**SOURCE PASSAGE:**
^^^^^^^^
Skip to main content

Overview

The Google provider (GoogleLlm) provides access to Gemini models through either Google AI API (using API keys) or Vertex AI (for production deployments). Supports massive context windows up to 2 million tokens with intelligent context caching. Source: packages/adk/src/models/google-llm.ts:113

Supported Models

The Google provider matches these model patterns:
// From google-llm.ts:129-136
static override supportedModels(): string[] {
  return [
    "gemini-.*",
    "google/.*",
    "projects/.+/locations/.+/endpoints/.+",
    "projects/.+/locations/.+/publishers/google/models/gemini.+",
  ];
}

Model Examples

import { AgentBuilder } from '@iqai/adk';

const agent = AgentBuilder
  .withModel('gemini-2.5-flash')
  .build();
Best for: Fast, multimodal reasoning with long context
  • Context: 1M tokens (experimental: 2M)
  • Output: 8K tokens
  • Multimodal: Yes (text, image, video, audio)

Configuration

Google AI API (Development)

For development and testing, use the Google AI API with an API key:
.env
GOOGLE_API_KEY=AIzaSy...
Get your API key from Google AI Studio.
import { AgentBuilder } from '@iqai/adk';

const agent = AgentBuilder
  .withModel('gemini-2.5-flash')
  .build();

Vertex AI (Production)

For production deployments, use Vertex AI:
.env
GOOGLE_GENAI_USE_VERTEXAI=true
GOOGLE_CLOUD_PROJECT=your-project-id
GOOGLE_CLOUD_LOCATION=us-central1
Authentication: Vertex AI uses Application Default Credentials (ADC):
# Authenticate locally
gcloud auth application-default login

# Or set service account key
export GOOGLE_APPLICATION_CREDENTIALS=/path/to/key.json
The provider automatically detects the backend:
// From google-llm.ts:284-309
get apiClient(): GoogleGenAI {
  if (!this._apiClient) {
    const useVertexAI = process.env.GOOGLE_GENAI_USE_VERTEXAI === "true";
    const apiKey = process.env.GOOGLE_API_KEY;
    const project = process.env.GOOGLE_CLOUD_PROJECT;
    const location = process.env.GOOGLE_CLOUD_LOCATION;

    if (useVertexAI && project && location) {
      this._apiClient = new GoogleGenAI({
        vertexai: true,
        project,
        location,
      });
    } else if (apiKey) {
      this._apiClient = new GoogleGenAI({
        apiKey,
      });
    } else {
      throw new Error(
        "Google API Key or Vertex AI configuration is required. " +
          "Set GOOGLE_API_KEY or GOOGLE_GENAI_USE_VERTEXAI=true with GOOGLE_CLOUD_PROJECT and GOOGLE_CLOUD_LOCATION.",
      );
    }
  }
  return this._apiClient;
}

Configuration Options

model
string
default:"gemini-2.5-flash"
^^^^^^^^
**EXTRACTED MATERIAL:**
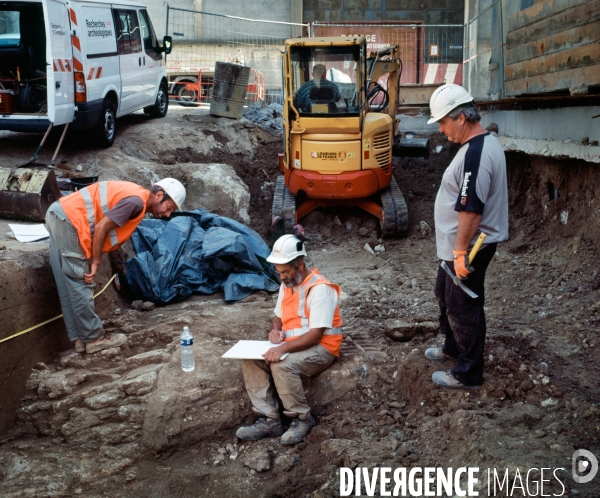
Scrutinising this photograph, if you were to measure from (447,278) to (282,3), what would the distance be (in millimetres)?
^^^^^^^^
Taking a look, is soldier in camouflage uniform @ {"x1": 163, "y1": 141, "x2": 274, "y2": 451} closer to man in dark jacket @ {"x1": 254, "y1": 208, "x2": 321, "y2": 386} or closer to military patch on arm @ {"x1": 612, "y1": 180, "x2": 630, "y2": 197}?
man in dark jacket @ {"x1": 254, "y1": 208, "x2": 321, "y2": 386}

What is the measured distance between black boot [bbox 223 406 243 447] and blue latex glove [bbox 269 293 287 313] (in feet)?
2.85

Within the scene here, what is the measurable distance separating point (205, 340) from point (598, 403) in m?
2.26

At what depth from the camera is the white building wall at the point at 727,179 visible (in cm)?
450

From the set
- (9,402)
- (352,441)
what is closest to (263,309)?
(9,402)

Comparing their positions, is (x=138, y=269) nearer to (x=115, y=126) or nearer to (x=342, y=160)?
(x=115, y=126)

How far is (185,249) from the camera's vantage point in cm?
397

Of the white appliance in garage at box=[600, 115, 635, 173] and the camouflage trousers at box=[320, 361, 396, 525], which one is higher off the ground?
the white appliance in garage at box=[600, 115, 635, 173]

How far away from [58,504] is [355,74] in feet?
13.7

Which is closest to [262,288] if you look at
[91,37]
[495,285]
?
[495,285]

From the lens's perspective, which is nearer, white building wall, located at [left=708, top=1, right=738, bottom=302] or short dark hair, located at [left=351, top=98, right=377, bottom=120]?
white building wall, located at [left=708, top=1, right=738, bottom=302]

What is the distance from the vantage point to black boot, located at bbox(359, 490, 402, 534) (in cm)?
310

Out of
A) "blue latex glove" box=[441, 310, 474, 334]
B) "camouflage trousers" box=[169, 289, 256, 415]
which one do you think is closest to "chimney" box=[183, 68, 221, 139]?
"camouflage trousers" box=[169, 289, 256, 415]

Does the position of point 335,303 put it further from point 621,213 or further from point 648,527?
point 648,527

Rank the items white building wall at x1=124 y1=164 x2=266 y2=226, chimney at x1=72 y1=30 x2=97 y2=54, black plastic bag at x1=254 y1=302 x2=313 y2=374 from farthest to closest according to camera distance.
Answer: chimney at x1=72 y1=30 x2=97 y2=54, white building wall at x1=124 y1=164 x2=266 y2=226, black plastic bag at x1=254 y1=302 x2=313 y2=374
^^^^^^^^
**WHAT IS NEEDED:** Please pick up the Google provider documentation after its last line and continue it.

**ANSWER FOR THIS EXERCISE:**
The Gemini model to use
maxOutputTokens
number
Maximum tokens to generate
temperature
number
default:"1.0"
Controls randomness (0.0 - 2.0)
topP
number
default:"0.95"
Nucleus sampling parameter (0.0 - 1.0)
topK
number
Top-K sampling parameter (Google-specific)
const agent = AgentBuilder
  .withModel('gemini-2.5-flash')
  .withConfig({
    maxOutputTokens: 8192,
    temperature: 0.7,
    topP: 0.9,
    topK: 40
  })
  .build();

Context Caching

Gemini’s context caching reduces costs by up to 75% for repeated context by caching system instructions, tools, and conversation history.

Enable Caching

import { AgentBuilder } from '@iqai/adk';

const agent = AgentBuilder
  .withModel('gemini-2.5-flash')
  .withInstruction('You are a helpful coding assistant...')
  .withCacheConfig({
    ttlSeconds: 3600 // 1 hour
  })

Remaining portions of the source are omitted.